Linguistic commentary from a guy who takes things too literally

Grover and the Excellent Idea

Posted by Neal on January 2, 2019

It’s been called “the new Laurel vs. Yanny“: A six-second video clip from Sesame Street in which Grover expresses his enthusiastic approval for an idea that a fellow Muppet named Rosita suggests. In case you haven’t already read what people are hearing Grover say, I’ll let you listen to it before I bring in the spoilers. Here’s a clip of just the audio. Further commentary below the fold.

OK, so here’s the clip in context:

Here are the two ways that people have been hearing the clip:

  1. Yes! That sounds like an excellent idea!
  2. Yes! That’s a fuckin’ excellent idea!

Of course, if you’re the least bit familiar with Sesame Street, you know that Grover had to have been saying the first sentence. Even so, people have been hearing the second one. Even I heard the f-bombastic sentence: Doug played the clip for me without telling me what I should be listening for, and I heard “That’s a fuckin’ excellent idea!” Only when he told me the actual words did I hear them clearly on a second listen.

Let’s look at the utterance more closely, highlighting the places where the actual phonemes making up the perceived words would be different:

  1. Yes! That sounds like an excellent idea! (the obviously intended utterance)
  2. Yes! That’s a fuckin’ excellent idea! (the obviously unintended utterance)

To get a more precise look at the troublesome segment, here’s a visual representation of it. The top tier is the waveform, showing the intensity (i.e. loudness) of the utterance at different points in time. Just underneath is a spectrogram, which I’ll say more about later. I’ve annotated the waveform and spectrogram first with the “sounds like” interpretation, in ordinary spelling first, and in International Phonetic Alphabet just below. Just below that is the “fuckin'” interpretation, written in IPA so that we can see how the specific phonemes line up on the timeline. Finally, I’ve put in the “fuckin'” interpretation written in ordinary spelling.

Overall, and not surprisingly, the spectrogram shows more support for the “sounds like” interpretation than for the “fuckin'” interpretation.
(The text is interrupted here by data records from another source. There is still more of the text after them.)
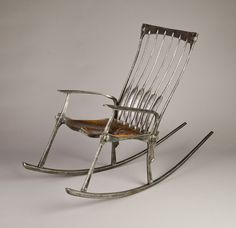Rocking chair -- wrought iron salvaged from old California gold country mine sites with a copper seat. Tim Cisneros and Brett Moten. A comfortable metal chair. A classic design reinterpreted in iron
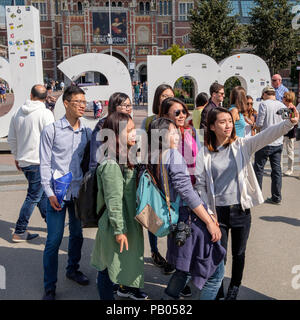 Tourists taking a selfie in front of the iAmsterdam sign at the Museum Square in Amsterdam. - Stock Photo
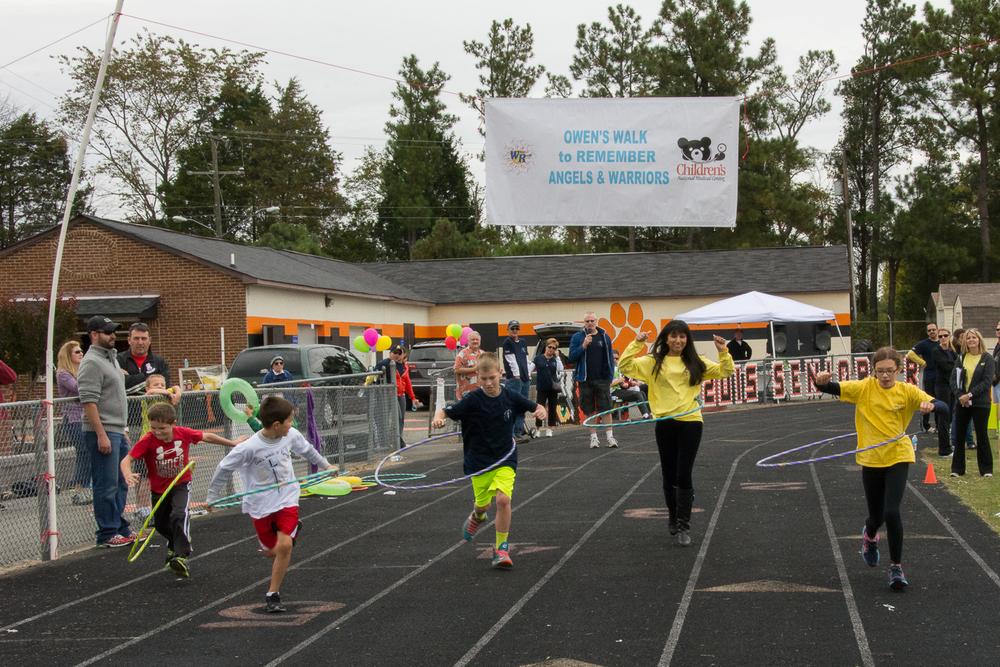 Wacky Relay Race…1st group…run with a hula hoop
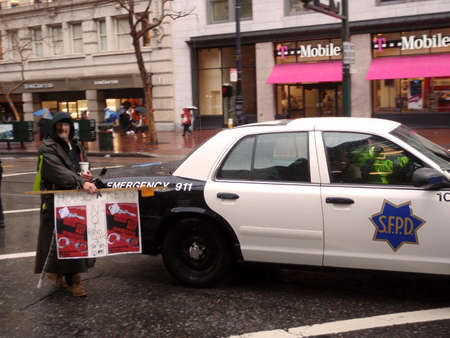 unrest: Protester holds House Keys, not handcuff sign in front of SFPD car on rainy day during a march down Market Street.  Taken January 20, 2010 San Francisco California. Editorial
Notice the waveform for the portion that I’ve annotated with the [ʌ] (“uh”) vowel of fuckin’. You can see that there is a distinct change in the waveform where there should just be a single [ʌ] sound. It suddenly gets louder. However, this is what we would expect if that interval of time contained two sounds: [l] and [ɑɪ]. We’re going from a slightly constricted airflow for [l] to the unconstricted airflow of the following vowel.

Next, let’s look at the vowel in sounds. Specifically, look at the yellow line in the spectrogram. This, like the waveform above, shows intensity, and you can see by the first three bumps in the line, that the syllables that, sounds, and like all are about the same level of intensity. This is what we would expect for three “content” words (the demonstrative pronoun that, the verb sounds, and the adjective like). On the other hand, “function” words such as conjunctions, helping verbs, and articles (like a), get less stress, so if Grover were saying “That’s a fuckin’ excellent idea,” we’d expect a less-intense a. In fact, we’d expect a lower intensity like the one you can see for the an right before excellent, with the smaller bump in the yellow line.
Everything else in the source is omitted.